Görevini samimi, gerçekçi ve başarılı yapmak isteyenler kendi fikirlerini belirlemek, kanıtlamak ve doğrulamak için işlerini kendileri yapmalılar. Kompleksi basitleştirmenin de riskler içerebileceğini unutmamak gerekiyor. Anlatılar genellikle, arkasında bir düşünce sistematiği yoksa açıklayıcıdan ziyade kafa karıştırıcı hale gelebiliyor. Bunları aklımızda tutarak piyasalar için kısa, orta ve uzun vadeden sahne arkasını olabildiğince net şekilde aktaralım:

Volatilite, risklere karşı umursamazlık, piyasaların geldiği seviyeler gibi birçok faktöre bakarak piyasalarda kırılganlığın arttığını ve ay ortası veya sonuna doğru bir düzeltme yapmasını bekliyoruz. Fakat merkez bankalarının güvencesini hisseden ve sene sonu bu kadar yakınken bonus sisteminin  tehlikeye girmesini istemeyen Wall Street’in, sığ olmasını beklediğimiz düzeltmeyi alım fırsatı olarak kullanacağını düşünüyoruz. Muhtemelen Kasım ayına kadar yine reflasyon teması fiyatlanacak, dolayısı ile emtia dahil piyasalar, zigzaglı da olsa olumlu eğilimini koruyarak, yukarı yönlü hareket edecektir.

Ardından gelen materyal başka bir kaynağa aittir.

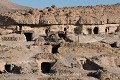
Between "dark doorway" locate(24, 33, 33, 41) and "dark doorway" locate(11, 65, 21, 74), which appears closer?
"dark doorway" locate(11, 65, 21, 74)

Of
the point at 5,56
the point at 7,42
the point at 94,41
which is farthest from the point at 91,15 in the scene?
the point at 5,56

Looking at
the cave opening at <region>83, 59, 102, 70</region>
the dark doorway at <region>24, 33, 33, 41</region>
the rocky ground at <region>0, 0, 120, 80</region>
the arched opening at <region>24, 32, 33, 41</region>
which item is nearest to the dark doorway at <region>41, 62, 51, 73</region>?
the rocky ground at <region>0, 0, 120, 80</region>

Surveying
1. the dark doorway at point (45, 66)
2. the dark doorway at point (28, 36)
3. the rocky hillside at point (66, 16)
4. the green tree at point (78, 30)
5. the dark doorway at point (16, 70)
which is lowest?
the dark doorway at point (45, 66)

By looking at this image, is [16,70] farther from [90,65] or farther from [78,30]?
[78,30]

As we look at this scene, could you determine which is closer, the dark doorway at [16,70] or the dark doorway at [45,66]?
the dark doorway at [16,70]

Kasım ayında başlaması muhtemel FED taperinginin ise birkaç hafta öncesi fiyatlanmaya başlanması ile piyasalarda riskli varlıkların fiyatında yukarı yönlü eğilim olsa da daha defansif sektörlerin iyi performans gösterdiği bir ortam bekliyoruz. Kasım ayının ortalarından itibaren ise küresel net likidite aktarımında başlayacak azalma ile beraber volatilite artacak ve  piyasalarda baskı artacaktır.  

2022 yılında ise piyasaların çoğunun ilk çeyrekte tepe yapmasını, ikinci çeyrekten itibaren ağır bir stagflasyon ve olumsuz bir piyasa görüntüsü oluşacağını düşünüyoruz. Bu dönemin çöküş riskinin yüksek olduğu bir yapı oluşturma ihtimali küçümsenmemesi gerekiyor.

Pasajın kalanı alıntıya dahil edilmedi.